Requirement – Look through the data and write out every line with the word "fibrillation" in it.

##### Available records #####

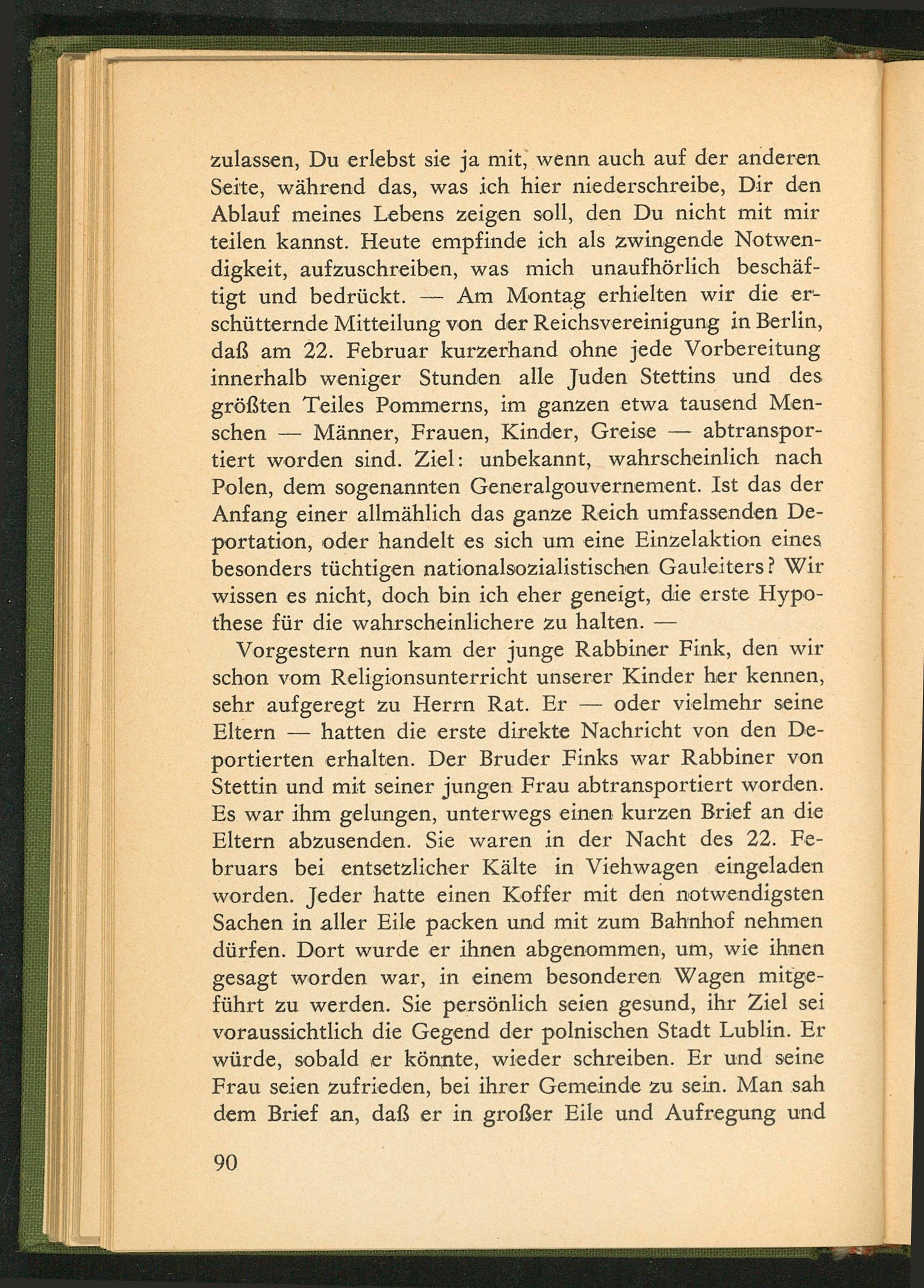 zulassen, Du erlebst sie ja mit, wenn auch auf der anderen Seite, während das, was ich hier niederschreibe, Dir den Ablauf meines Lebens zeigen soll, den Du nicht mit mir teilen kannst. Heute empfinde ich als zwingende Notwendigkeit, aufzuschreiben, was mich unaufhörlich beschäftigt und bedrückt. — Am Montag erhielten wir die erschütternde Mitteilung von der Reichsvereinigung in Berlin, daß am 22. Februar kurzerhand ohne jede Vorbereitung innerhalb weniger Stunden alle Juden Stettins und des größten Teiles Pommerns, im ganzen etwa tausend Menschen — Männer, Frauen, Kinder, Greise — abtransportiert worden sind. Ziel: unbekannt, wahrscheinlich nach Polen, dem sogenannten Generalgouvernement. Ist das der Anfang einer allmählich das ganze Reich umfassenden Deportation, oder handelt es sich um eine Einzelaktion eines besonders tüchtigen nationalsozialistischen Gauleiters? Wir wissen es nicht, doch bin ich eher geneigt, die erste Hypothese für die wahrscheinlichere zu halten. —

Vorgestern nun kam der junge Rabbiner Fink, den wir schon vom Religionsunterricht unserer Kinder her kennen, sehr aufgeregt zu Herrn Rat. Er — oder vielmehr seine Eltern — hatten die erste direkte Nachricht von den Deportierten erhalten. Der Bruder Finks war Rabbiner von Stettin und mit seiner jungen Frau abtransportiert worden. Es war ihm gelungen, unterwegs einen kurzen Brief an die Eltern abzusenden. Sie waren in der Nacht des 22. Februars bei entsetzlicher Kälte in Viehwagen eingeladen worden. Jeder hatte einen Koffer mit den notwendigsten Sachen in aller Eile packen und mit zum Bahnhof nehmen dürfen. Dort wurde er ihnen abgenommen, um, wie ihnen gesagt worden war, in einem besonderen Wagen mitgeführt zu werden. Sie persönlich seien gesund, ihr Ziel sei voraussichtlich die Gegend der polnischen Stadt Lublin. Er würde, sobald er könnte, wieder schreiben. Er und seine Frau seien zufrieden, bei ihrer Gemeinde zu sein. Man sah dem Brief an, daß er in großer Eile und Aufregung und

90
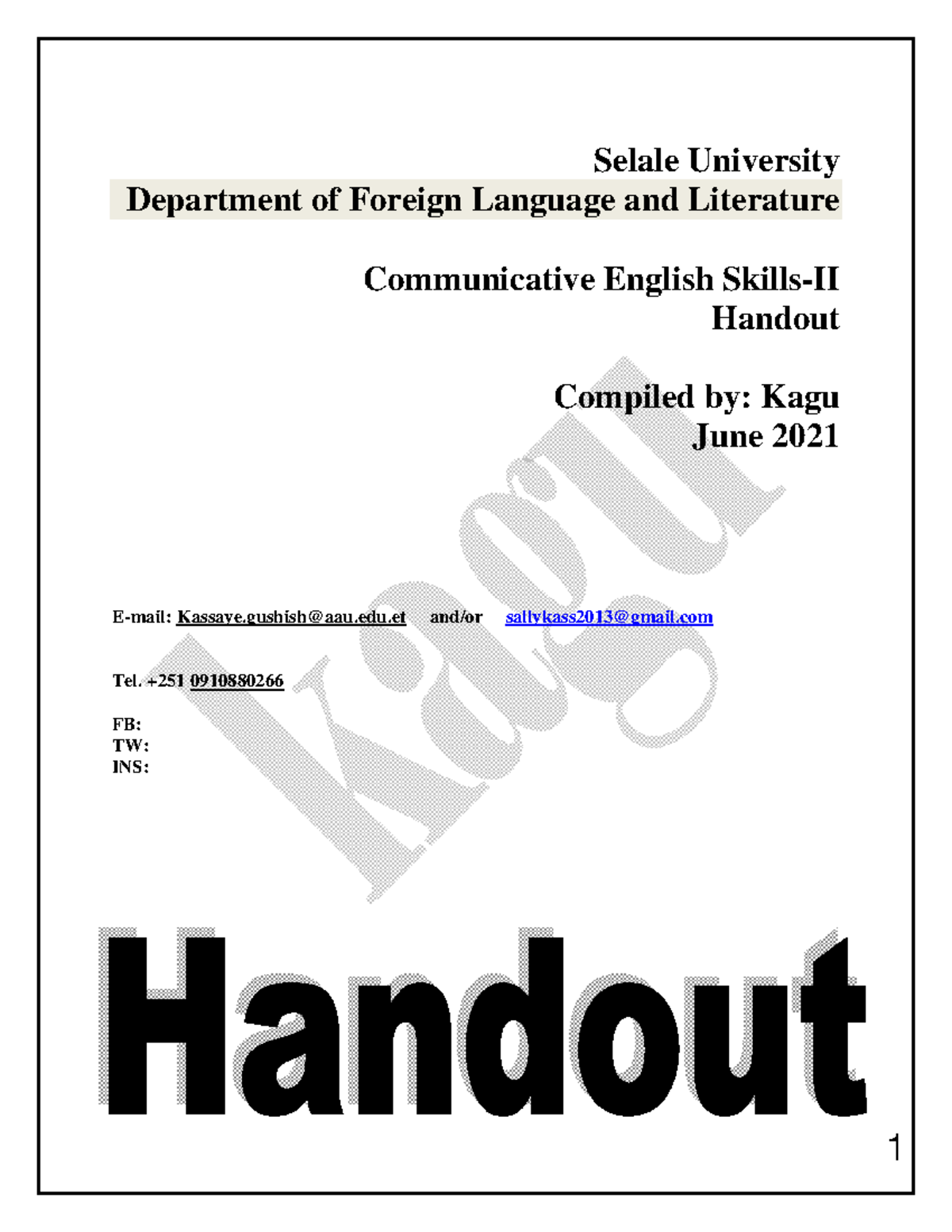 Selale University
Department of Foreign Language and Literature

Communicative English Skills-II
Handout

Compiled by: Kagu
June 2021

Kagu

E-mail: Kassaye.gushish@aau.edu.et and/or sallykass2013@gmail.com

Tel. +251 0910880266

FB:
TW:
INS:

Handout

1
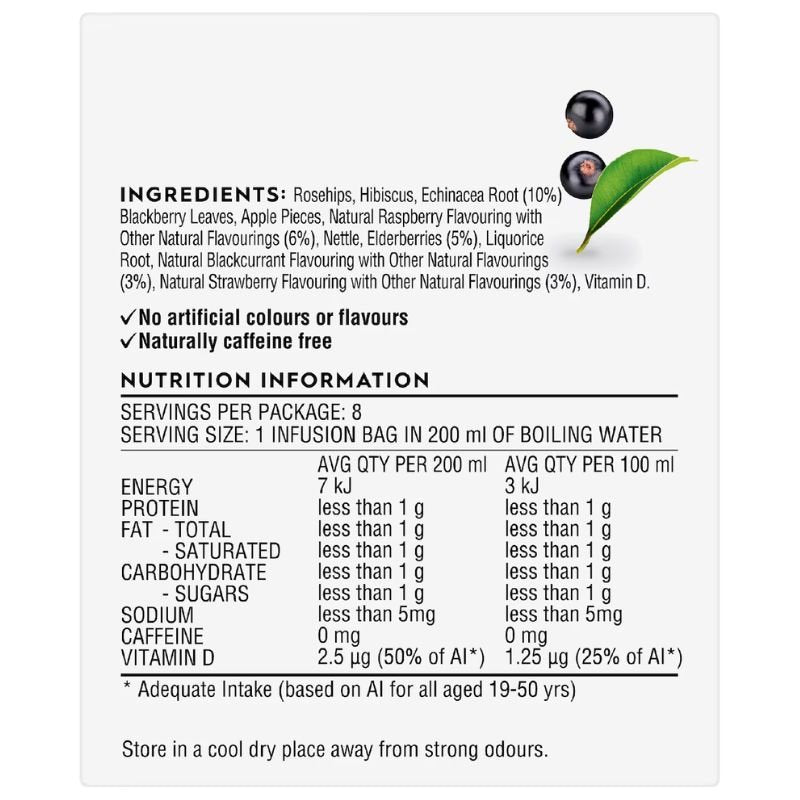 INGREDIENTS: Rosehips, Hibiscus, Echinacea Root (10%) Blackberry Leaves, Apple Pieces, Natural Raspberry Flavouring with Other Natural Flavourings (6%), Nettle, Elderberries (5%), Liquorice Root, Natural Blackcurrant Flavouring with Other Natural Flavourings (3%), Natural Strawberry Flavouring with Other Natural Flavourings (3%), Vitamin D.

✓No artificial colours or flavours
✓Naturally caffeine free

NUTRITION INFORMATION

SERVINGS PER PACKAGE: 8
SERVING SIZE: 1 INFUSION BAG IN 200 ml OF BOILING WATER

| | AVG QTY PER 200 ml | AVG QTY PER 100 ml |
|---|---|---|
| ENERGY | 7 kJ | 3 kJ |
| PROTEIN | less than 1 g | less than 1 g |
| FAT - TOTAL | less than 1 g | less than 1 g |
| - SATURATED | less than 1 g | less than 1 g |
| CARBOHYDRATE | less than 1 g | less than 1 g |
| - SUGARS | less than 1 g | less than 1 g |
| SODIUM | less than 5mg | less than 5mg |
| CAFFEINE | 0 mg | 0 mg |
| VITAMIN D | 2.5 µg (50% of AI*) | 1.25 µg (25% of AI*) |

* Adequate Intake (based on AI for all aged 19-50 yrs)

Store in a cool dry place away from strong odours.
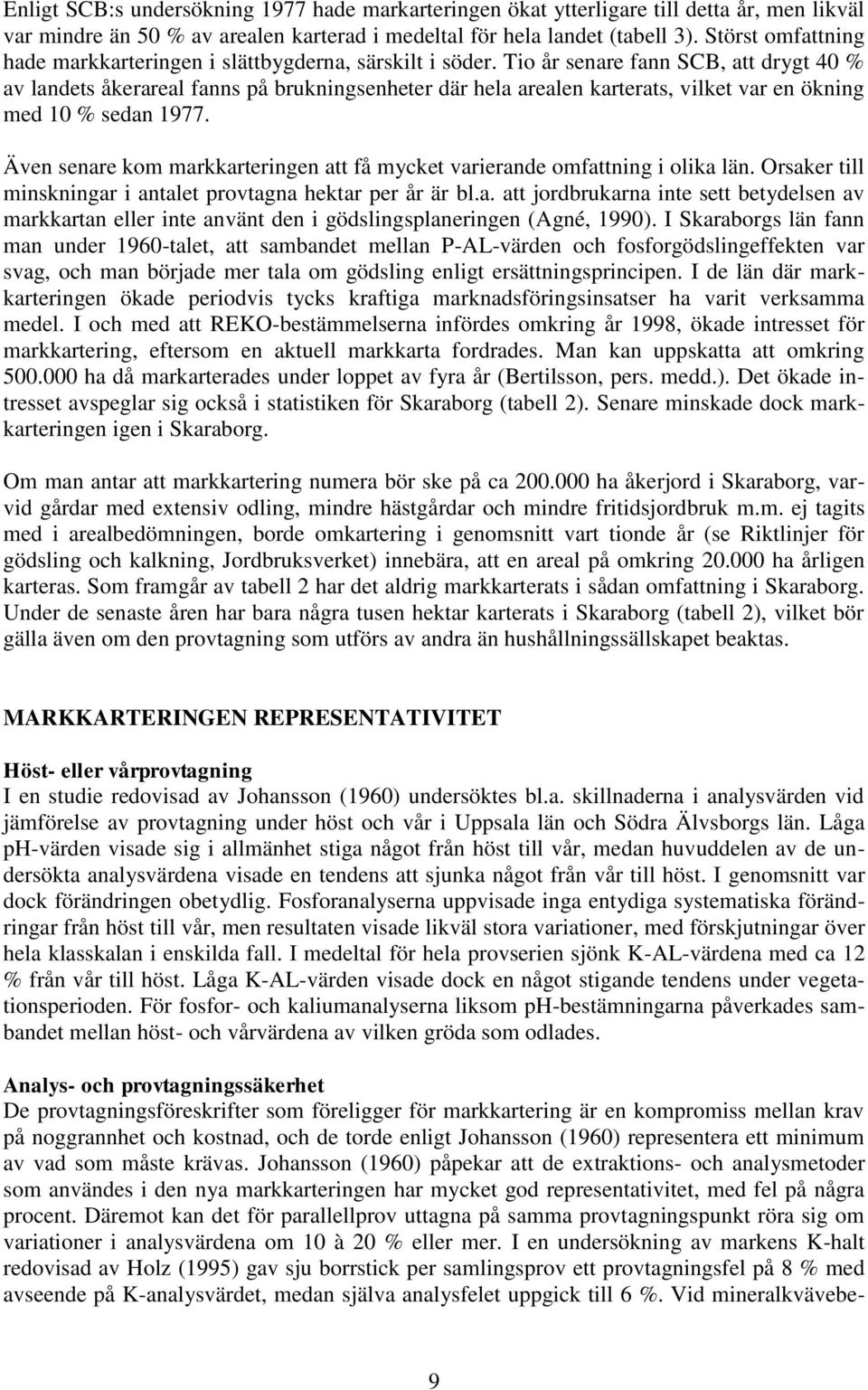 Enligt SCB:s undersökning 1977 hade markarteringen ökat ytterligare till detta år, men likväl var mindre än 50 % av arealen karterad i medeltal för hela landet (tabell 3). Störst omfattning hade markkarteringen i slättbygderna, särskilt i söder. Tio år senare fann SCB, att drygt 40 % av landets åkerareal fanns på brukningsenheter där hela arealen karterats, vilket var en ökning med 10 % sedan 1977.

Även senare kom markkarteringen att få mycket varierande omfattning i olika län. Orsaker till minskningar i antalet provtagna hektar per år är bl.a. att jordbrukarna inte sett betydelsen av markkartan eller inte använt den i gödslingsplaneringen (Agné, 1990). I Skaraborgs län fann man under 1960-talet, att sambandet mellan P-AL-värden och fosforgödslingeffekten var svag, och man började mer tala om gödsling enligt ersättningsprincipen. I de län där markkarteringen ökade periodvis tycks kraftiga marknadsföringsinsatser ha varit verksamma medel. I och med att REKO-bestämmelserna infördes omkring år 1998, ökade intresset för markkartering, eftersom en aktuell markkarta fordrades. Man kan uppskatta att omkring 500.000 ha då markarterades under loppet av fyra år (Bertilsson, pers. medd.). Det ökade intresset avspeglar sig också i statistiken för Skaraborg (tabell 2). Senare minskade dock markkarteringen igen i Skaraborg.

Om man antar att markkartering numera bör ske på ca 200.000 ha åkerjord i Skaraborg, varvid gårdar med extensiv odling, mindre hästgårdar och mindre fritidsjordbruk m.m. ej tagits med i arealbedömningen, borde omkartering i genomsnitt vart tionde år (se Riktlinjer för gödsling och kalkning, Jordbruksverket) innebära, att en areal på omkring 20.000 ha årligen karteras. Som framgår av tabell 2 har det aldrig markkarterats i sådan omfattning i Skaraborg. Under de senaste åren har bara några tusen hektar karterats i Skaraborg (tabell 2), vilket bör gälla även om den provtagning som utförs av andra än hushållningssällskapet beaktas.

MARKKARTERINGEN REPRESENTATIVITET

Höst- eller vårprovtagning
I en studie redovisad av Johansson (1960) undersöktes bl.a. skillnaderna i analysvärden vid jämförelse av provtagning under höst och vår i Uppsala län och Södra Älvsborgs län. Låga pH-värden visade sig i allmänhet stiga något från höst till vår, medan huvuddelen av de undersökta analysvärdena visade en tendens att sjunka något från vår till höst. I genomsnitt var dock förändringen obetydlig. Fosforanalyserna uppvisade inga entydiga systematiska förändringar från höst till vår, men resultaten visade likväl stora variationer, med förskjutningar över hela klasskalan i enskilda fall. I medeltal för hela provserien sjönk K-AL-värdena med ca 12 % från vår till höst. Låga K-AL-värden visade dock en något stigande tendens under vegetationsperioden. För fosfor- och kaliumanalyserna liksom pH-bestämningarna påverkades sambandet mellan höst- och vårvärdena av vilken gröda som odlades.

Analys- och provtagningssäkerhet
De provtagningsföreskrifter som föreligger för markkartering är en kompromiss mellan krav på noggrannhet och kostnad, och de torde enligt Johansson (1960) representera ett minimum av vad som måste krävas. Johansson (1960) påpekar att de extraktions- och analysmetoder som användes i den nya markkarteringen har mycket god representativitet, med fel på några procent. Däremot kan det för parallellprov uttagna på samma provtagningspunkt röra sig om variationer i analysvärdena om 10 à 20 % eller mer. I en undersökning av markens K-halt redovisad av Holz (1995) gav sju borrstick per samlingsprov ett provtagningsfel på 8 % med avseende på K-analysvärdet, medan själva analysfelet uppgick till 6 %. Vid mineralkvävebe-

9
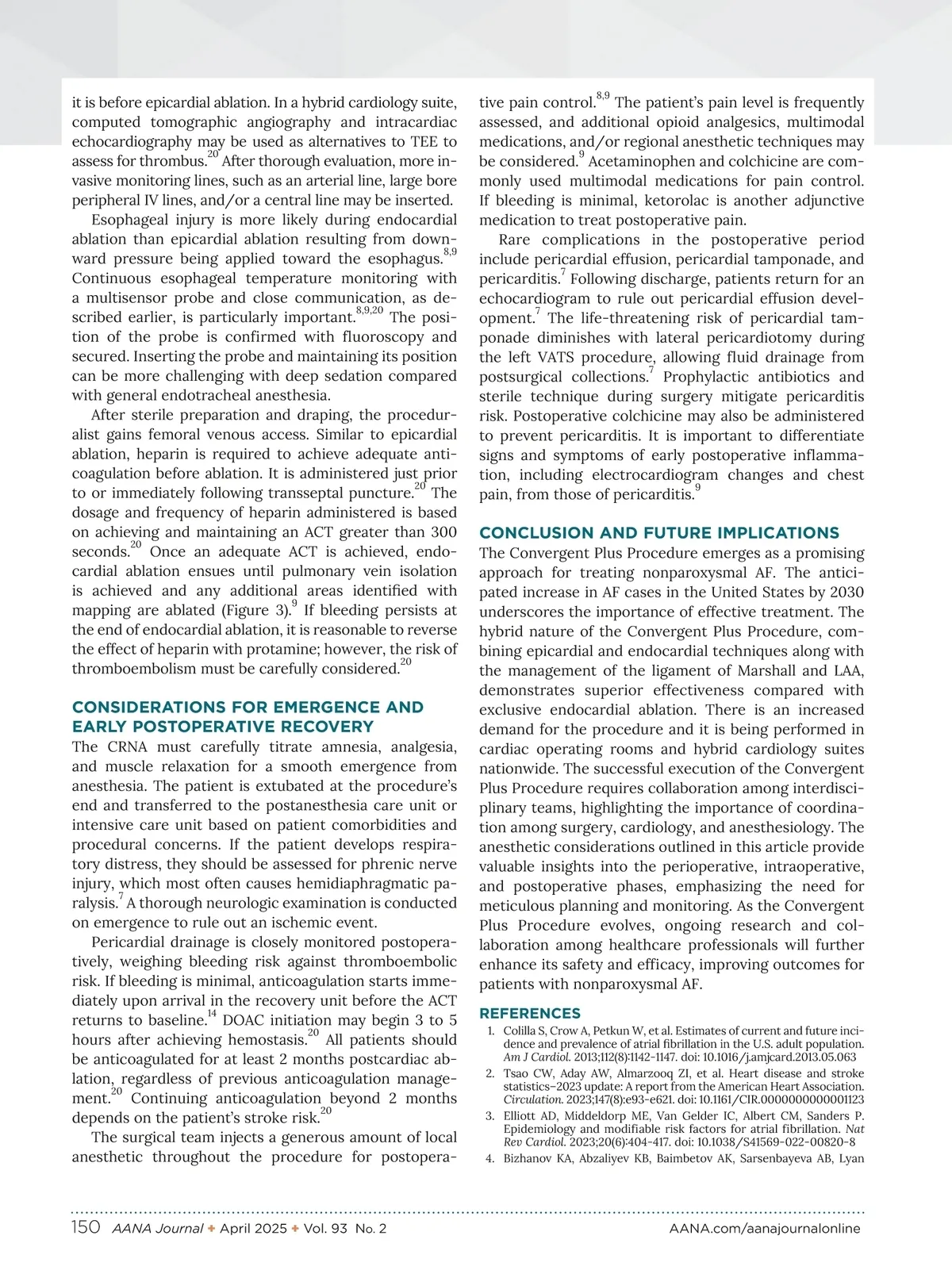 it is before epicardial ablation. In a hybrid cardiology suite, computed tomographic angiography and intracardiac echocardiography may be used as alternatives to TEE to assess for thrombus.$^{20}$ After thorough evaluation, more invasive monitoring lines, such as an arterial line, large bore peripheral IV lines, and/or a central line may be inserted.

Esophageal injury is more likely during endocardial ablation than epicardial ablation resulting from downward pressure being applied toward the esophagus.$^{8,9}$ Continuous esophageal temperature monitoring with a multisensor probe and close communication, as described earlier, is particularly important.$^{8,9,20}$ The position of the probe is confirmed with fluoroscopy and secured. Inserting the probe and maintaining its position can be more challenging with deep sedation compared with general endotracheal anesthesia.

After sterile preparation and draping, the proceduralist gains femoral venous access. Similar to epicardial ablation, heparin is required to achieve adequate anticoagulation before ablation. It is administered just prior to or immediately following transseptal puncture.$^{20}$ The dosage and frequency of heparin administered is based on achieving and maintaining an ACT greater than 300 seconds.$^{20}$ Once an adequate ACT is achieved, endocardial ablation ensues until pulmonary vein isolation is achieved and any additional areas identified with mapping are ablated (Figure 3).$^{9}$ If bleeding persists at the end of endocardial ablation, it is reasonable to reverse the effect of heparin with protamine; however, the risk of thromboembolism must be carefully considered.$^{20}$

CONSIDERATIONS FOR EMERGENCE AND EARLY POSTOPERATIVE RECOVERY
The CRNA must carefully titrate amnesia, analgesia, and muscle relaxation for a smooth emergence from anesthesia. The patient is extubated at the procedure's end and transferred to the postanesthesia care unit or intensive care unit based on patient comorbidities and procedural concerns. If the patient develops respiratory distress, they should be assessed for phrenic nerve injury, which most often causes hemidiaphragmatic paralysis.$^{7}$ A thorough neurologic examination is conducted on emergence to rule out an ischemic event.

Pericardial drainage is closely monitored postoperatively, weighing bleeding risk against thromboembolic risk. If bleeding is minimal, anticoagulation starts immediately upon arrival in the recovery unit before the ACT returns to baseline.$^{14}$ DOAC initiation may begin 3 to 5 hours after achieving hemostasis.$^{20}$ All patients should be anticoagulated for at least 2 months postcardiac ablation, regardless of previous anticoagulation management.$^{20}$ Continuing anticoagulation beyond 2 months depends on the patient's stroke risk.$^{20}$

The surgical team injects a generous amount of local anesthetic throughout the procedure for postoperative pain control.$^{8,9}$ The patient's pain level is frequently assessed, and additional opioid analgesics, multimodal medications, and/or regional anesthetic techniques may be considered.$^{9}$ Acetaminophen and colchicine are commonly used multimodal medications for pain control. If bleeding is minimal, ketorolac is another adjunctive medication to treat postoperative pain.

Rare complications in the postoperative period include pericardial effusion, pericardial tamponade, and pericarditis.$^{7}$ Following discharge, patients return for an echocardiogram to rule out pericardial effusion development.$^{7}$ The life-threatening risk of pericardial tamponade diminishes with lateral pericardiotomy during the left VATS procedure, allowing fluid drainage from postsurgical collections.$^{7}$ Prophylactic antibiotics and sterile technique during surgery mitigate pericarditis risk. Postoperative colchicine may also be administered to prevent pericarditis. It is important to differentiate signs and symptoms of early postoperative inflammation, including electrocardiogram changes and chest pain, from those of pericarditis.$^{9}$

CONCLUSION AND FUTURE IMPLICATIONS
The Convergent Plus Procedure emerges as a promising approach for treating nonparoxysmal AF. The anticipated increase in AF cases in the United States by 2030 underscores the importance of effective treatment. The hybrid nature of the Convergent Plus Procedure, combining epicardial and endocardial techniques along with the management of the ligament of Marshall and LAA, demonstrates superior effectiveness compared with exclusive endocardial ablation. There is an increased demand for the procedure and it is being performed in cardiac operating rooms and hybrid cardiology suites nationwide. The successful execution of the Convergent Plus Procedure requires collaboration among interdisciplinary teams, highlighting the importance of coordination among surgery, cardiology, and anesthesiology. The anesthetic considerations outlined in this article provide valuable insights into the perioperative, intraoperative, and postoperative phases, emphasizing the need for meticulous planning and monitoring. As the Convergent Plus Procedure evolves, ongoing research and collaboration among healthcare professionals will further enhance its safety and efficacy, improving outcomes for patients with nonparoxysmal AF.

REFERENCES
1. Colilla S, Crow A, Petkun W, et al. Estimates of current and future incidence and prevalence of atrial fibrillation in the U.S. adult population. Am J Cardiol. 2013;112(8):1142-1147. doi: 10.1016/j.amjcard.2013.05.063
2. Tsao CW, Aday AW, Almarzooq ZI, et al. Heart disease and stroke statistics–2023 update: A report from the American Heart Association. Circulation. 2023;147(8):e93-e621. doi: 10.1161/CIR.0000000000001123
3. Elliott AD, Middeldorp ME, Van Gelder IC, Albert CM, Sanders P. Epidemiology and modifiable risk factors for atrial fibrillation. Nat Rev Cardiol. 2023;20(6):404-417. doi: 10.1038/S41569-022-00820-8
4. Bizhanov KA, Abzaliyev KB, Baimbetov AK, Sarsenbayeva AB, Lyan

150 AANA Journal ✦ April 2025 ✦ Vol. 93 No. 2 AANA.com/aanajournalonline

#####

Output for this exercise –
1. Colilla S, Crow A, Petkun W, et al. Estimates of current and future incidence and prevalence of atrial fibrillation in the U.S. adult population. Am J Cardiol. 2013;112(8):1142-1147. doi: 10.1016/j.amjcard.2013.05.063
3. Elliott AD, Middeldorp ME, Van Gelder IC, Albert CM, Sanders P. Epidemiology and modifiable risk factors for atrial fibrillation. Nat Rev Cardiol. 2023;20(6):404-417. doi: 10.1038/S41569-022-00820-8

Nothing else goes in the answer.